Preparation of the promoter DNA scaffold for the crystallization

The non-template DNA strand (5′-TATAATGGGAGCTGTCACGGATGCAGG-3′) was annealed to the template DNA strand (5′-CCTGCATCCGTGAGTGCAGCCA-3′) in 40 μl of 10 mM Tris-HCl (pH 8.0), 50 mM NaCl, and 1 mM EDTA to the final concentration of 1 mM. The solution was heated at 95 °C for 10 min and then gradually cooled to 22 °C.

Crystallization of the T. thermophilus RNAP initially transcribing complexes

The crystals of the RNAP and promoter DNA complex were prepared as described previously51,52. The RNAP and promoter DNA complex was prepared by mixing 24 µl of 18 µM T. thermophilus holoenzyme (in 20 mM Tris-HCl, pH 7.7, 100 mM NaCl, and 1% glycerol) and 0.65 µl of 1 mM DNA scaffold and incubated for 30 min at 22 °C. Crystals were obtained by using hanging drop vapor diffusion by mixing equal volume of RNAP–DNA complex solution and crystallization solution (100 mM Tris-HCl, pH 8.7, 200 mM KCl, 50 mM MgCl2, 10 mM Spermine tetra-HCl, and 10% PEG 4000) and incubating at 22 °C over the same crystallization solution. The crystals were cryoprotected by soaking in same constituents as the crystallization solution with stepwise increments of PEG4000 and (2R,3R)-(—)-2,3-butanediol (Sigma-Aldrich) to final concentrations of 25% and 15%, respectively. The crystals were sequentially transferred to the final cryoprotection solution containing 1 mM primer 5′-GpCpA-3′ for 1 h and then transferred to the cryoprotection solution containing either 4 mM 2′dCTP or 3′dCTP for 30 s to trap the pre-catalytic complexes. The crystals were harvested and flash frozen in liquid nitrogen.

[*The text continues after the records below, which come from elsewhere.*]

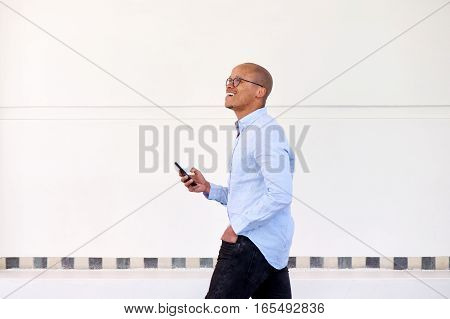 Happy Businessman Walking With Cellphone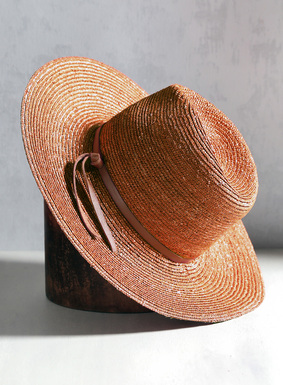 Once a symbol of the women's rights movements, the classic fedora hat features a traditional indented crown.  Made of straw, our fedora is trimmed with a leather band. Try styling it with your favorite spring maxi-dress, jumpsuit, or knit sweater.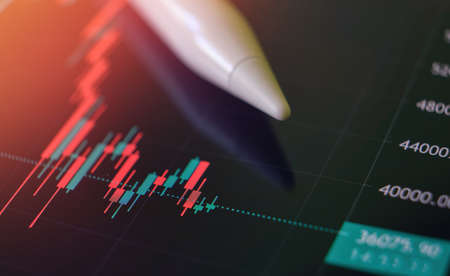 Analysis of business chart and online financial market data with digital pen close up background Stockfoto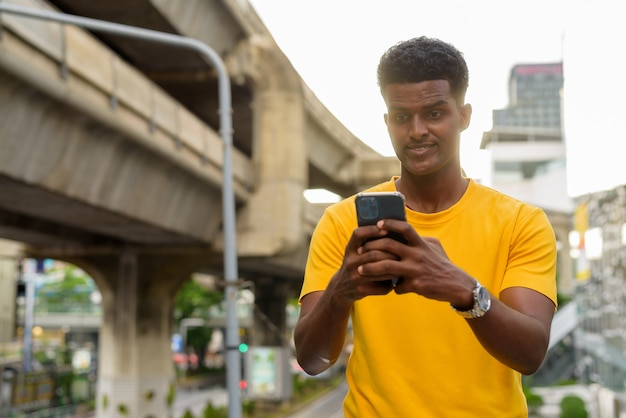 Portret szczęśliwego czarnego afrykańskiego mężczyzny noszącego żółtą koszulkę na zewnątrz w mieście latem podczas korzystania z telefonu komórkowego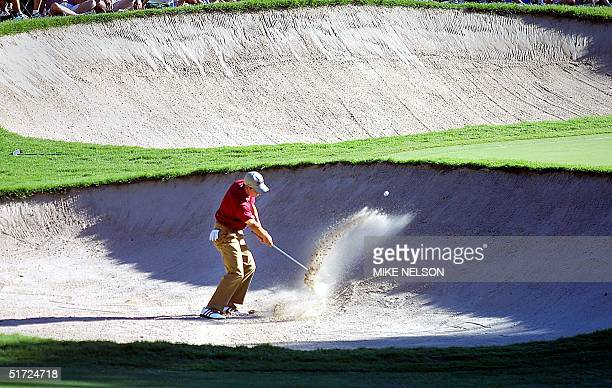 Sergio Garcia of Spain blasts out of the bunker on the 12th hole during the third round of the 2001 US Open Championship at Southern Hills Country...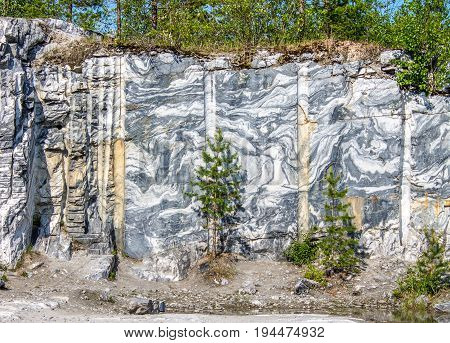 Marble quarry marble rocks in the wild in the Republic of Karelia Russia. The natural stone. Ancient Marble quarry marble rocks in the wild. Slices of marble mountain. Tourism and travel.
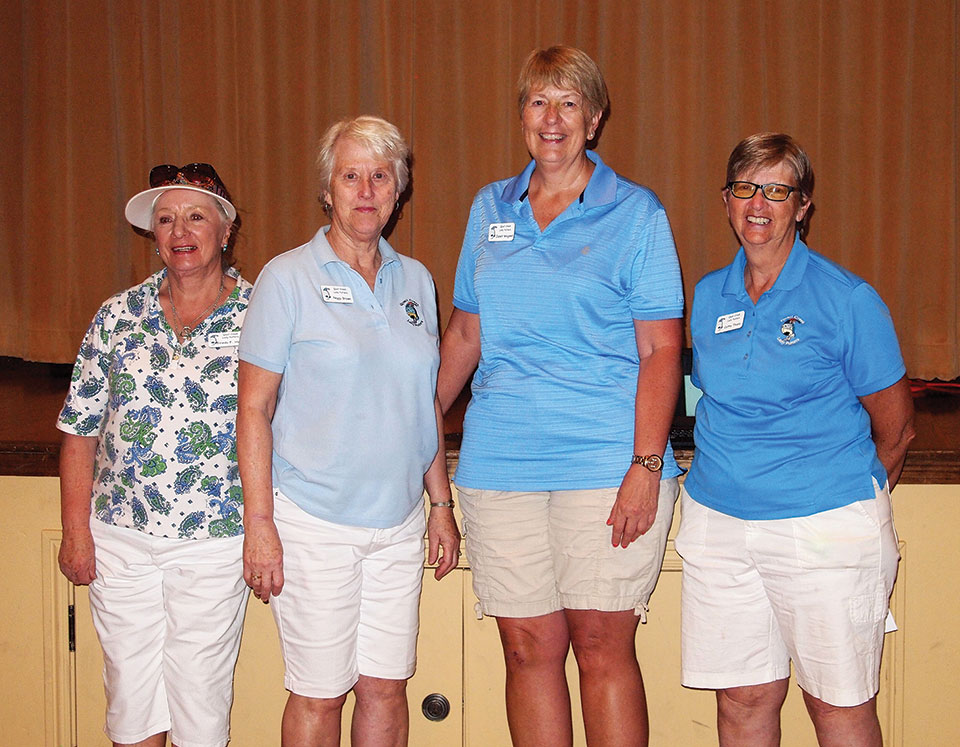 Left to right: Hole-in-One winners included Frieda Hyles, Peggy Brown, and Janet Wegner who are congratulated by Cathy Thiele; photo by Sylvia Butler.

X-ray data collections and structure determinations

The X-ray datasets were collected at the Macromolecular Diffraction at the Cornell High Energy Synchrotron Source (MacCHESS) F1 beamline (Cornell University, Ithaca, NY, USA) and structures were determined as previously described51,52 using the following crystallographic software: HKL200053, Phenix54, and Coot55. Structure figures were prepared using PyMOL (Schrödinger, LLC, New York, NY, USA).

Reporting summary

Further information on research design is available in the Nature Research Reporting Summary linked to this article.